L’insuffisance d’une approche exclusivement militaire

Les enseignements tirés d’autres pays du Sahel alimentent également ces préoccupations. Malgré l’engagement de partenaires militaires russes, le Mali, le Burkina Faso et le Niger continuent de faire face à une insécurité persistante, marquée par la poursuite d’attaques meurtrières. Pour de nombreux analystes, ces exemples démontrent qu’une réponse principalement militaire ne suffit pas à endiguer le terrorisme lorsque les difficultés économiques, la fragilité des institutions, les tensions intercommunautaires et les lacunes en matière de gouvernance demeurent sans solutions pérennes.

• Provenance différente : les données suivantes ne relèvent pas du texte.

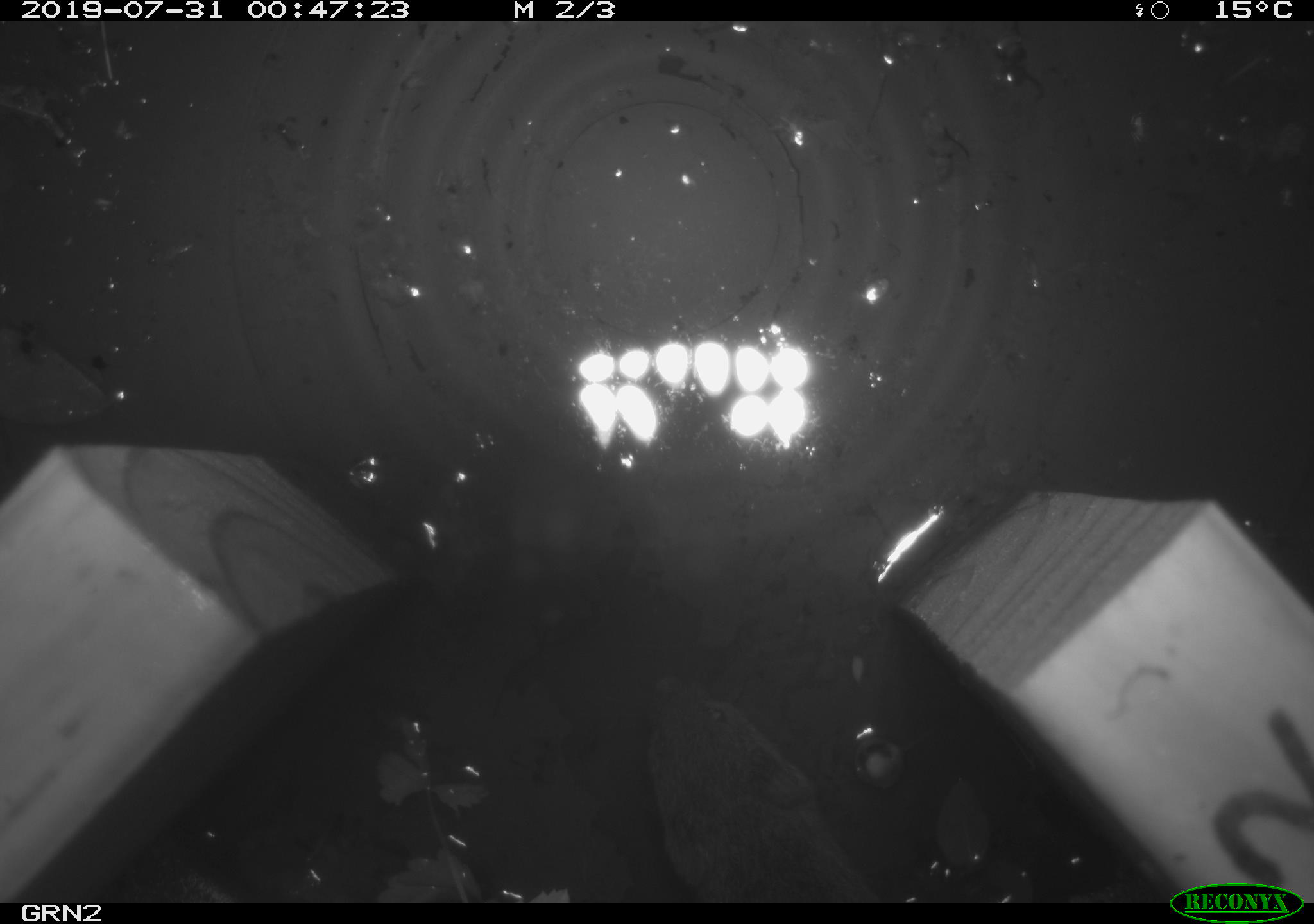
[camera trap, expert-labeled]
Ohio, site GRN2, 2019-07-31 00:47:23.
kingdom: Animalia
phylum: Chordata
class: Mammalia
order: Rodentia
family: Cricetidae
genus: Microtus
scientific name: Microtus pennsylvanicus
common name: meadow vole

Au-delà des considérations sécuritaires, ce rapprochement initié par la présidence pourrait également engendrer un coût diplomatique significatif. En s’associant plus étroitement à une puissance soumise à des sanctions internationales et à de fortes contestations sur la scène mondiale, Faure Gnassingbé expose le Togo à un risque d’isolement vis-à-vis de certains de ses partenaires traditionnels, qu’ils soient européens, américains ou africains. Une telle évolution est susceptible d’impacter les investissements étrangers, la coopération économique et l’image internationale du pays.

Cette orientation soulève enfin une question fondamentale de gouvernance. Un engagement stratégique d’une telle envergure requiert impérativement un débat public transparent et une concertation nationale approfondie. Les choix imposés par le chef de l’État concernant la politique de défense, les alliances militaires et la souveraineté nationale engagent l’avenir de plusieurs générations. Ils ne devraient pas être perçus comme des décisions émanant d’un cercle restreint autour du président, mais comme des orientations discutées et validées dans un cadre démocratique.

La lutte contre le terrorisme représente une impérative nécessité. Néanmoins, elle ne saurait, à elle seule, justifier toutes les orientations diplomatiques ou militaires. Une sécurité durable repose également sur le développement économique, le renforcement des institutions, la confiance mutuelle entre l’État et ses citoyens, ainsi que le respect des principes démocratiques. C’est sur cet équilibre que l’administration de Faure Gnassingbé sera évaluée dans les années à venir.